His anger surged higher, hotter—

"That's RIGHT! You wouldn't! Nobody would! So don't you dare compare your case to mine. I—I had my reasons—"

"Then why enroll now?"

Her voice cut through his fury like a blade.

"If you've been hiding it for years, why—"

He tried to answer. Tried to scream the truth at her. Tried to say anything—

But his throat gave out.

He collapsed into violent coughing, body convulsing, one hand clutching his chest. His vision swam. Pain lanced through his ribs—old injuries, chronic weakness, the frailty that had plagued him his entire life.

He crouched down, let the fit tear through him, and distantly wished he could cry.

He'd run out of tears years ago.

When he finally looked up, gasping, he saw her face.

Disgust.

Pure, unfiltered disgust, flickering across her expression before she could mask it.

She tried. She really did. Her face shifted into something softer, something concerned—

But he'd seen it.

"Everest..." Her voice was gentle now. Too gentle. Falsely gentle. "You know you've always been frail. Don't push yourself too hard."

A pause.

Then her expression shifted again—hardening, closing off—and when she spoke next, her voice was cold:

"But I'm not a criminal."

The words came out clipped. Rehearsed. Like she'd practiced this speech too.

"I won't commit a crime. You've betrayed us—me, my father who sheltered you, our entire family, the empire—"

Her voice cracked. Real emotion bleeding through.

"—the whole damn world. Why did you do this to me?!"

She was nearly shouting now, tears gathering at the corners of her eyes.

"You know I'm terrible at choosing sides and now I have to pick between you and everything I love.

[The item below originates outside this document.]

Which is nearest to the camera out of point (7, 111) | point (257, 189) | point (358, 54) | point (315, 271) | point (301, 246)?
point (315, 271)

How is that fair?!"

Ahhhhh

Everest said nothing.

Just stared at her.

Then smiled—weak, hollow, utterly broken.

"So you can't after all," he whispered.

Lisselotte flinched like he'd struck her.

Silence settled between them, heavy and final.

In the distance, the palace clock began to chime.

BONG. BONG. BONG.

Midnight.

The spell was breaking.

Lisselotte looked at him one last time, sapphire eyes swimming with tears she refused to let fall.

Her voice came out barely above a whisper:

"I... I choose... the world."

The bells drowned out everything else.

But those four words echoed louder than any bell ever could.